In hazardous environments such as mountains, knots are very important. In the event of someone falling into a ravine or a similar terrain feature, with the correct equipment and knowledge of knots a rappel system can be set up to lower a rescuer down to a casualty and set up a hauling system to allow a third individual to pull both the rescuer and the casualty out of the ravine. Further application of knots includes developing a high line, which is similar to a zip line, and which can be used to move supplies, injured people, or the untrained across rivers, crevices, or ravines. Note the systems mentioned typically require carabiners and the use of multiple appropriate knots. These knots include the bowline, double figure eight, munter hitch, munter mule, prusik, autoblock, and clove hitch. Thus any individual who goes into a mountainous environment should have basic knowledge of knots and knot systems to increase safety and the ability to undertake activities such as rappelling.
Knots can be applied in combination to produce complex objects such as lanyards and netting. In ropework, the frayed end of a rope is held together by a type of knot called a whipping knot. Many types of textiles use knots to repair damage. Macramé, one kind of textile, is generated exclusively through the use of knotting, instead of knits, crochets, weaves or felting. Macramé can produce self-supporting three-dimensional textile structures, as well as flat work, and is often used ornamentally or decoratively.
Knots weaken the rope in which they are made.When knotted rope is strained to its breaking point, it almost always fails at the knot or close to it, unless it is defective or damaged elsewhere. The bending, crushing, and chafing forces that hold a knot in place also unevenly stress rope fibers and ultimately lead to a reduction in strength. The exact mechanisms that cause the weakening and failure are complex and are the subject of continued study. Special fibers that show differences in color in response to strain are being developed and used to study stress as it relates to types of knots.
Relative knot strength, also called knot efficiency, is the breaking strength of a knotted rope in proportion to the breaking strength of the rope without the knot. Determining a precise value for a particular knot is difficult because many factors can affect a knot efficiency test: the type of fiber, the style of rope, the size of rope, whether it is wet or dry, how the knot is dressed before loading, how rapidly it is loaded, whether the knot is repeatedly loaded, and so on. The efficiency of common knots ranges between 40—80% of the rope's original strength.

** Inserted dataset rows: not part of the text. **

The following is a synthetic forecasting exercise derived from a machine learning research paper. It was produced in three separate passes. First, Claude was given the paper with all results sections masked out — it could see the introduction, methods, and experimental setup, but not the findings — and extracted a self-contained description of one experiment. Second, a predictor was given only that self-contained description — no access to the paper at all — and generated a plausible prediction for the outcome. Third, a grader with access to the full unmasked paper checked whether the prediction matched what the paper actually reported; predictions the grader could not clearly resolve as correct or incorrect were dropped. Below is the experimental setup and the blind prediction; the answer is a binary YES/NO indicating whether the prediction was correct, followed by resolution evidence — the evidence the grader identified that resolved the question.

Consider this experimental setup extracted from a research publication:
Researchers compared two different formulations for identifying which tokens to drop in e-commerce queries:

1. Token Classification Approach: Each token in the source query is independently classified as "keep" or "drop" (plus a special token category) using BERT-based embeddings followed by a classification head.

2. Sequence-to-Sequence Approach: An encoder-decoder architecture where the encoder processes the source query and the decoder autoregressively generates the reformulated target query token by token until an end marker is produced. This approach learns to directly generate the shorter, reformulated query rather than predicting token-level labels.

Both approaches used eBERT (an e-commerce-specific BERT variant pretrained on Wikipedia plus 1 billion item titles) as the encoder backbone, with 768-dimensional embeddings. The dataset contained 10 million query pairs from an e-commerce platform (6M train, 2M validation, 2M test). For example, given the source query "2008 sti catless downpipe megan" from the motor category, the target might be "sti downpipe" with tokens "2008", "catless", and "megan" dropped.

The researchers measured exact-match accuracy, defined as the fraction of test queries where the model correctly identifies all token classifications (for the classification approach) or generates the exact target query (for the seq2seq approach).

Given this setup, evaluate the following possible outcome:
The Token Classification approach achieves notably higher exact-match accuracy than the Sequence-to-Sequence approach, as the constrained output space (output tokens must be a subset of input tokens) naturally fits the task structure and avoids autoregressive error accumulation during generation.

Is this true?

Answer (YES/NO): NO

In most situations forming loops and bends with conventional knots is far more practical than using rope splices, even though the latter can maintain nearly the rope's full strength. Prudent users allow for a large safety margin in the strength of rope chosen for a task due to the weakening effects of knots, aging, damage, shock loading, etc. The working load limit of a rope is generally specified with a significant safety factor, up to 15:1 for critical applications. [ citation needed ]For life-threatening applications, other factors come into play.
Even if the rope does not break, a knot may still fail to hold. Knots that hold firm under a variety of adverse conditions are said to be more secure than those that do not. Repeated, dynamic loads will cause virtually every knot to fail.
The main ways knots fail to hold are:
The load creates tension that pulls the rope back through the knot in the direction of the load. If this continues far enough, the working end passes into the knot and the knot unravels and fails. This behavior can worsen when the knot is repeatedly strained and let slack, dragged over rough terrain, or repeatedly struck against hard objects such as masts and flagpoles.
Even with secure knots, slippage may occur when the knot is first put under real tension. This can be mitigated by leaving plenty of rope at the working end outside of the knot, and by dressing the knot cleanly and tightening it as much as possible before loading. Sometimes, the use of a stopper knot or, even better, a backup knot can prevent the working end from passing through the knot; but if a knot is observed to slip, it is generally preferable to use a more secure knot. Life-critical applications often require backup knots to maximize safety.
To capsize (or spill) a knot is to change its form and rearrange its parts, usually by pulling on specific ends in certain ways.When used inappropriately, some knots tend to capsize easily or even spontaneously. Often the capsized form of the knot offers little resistance to slipping or unraveling. A reef knot, when misused as a bend, can capsize dangerously.
Sometimes a knot is intentionally capsized as a method of tying another knot, as with the "lightning method" of tying a bowline. Some knots, such as the carrick bend, are generally tied in one form then capsized to obtain a stronger or more stable form.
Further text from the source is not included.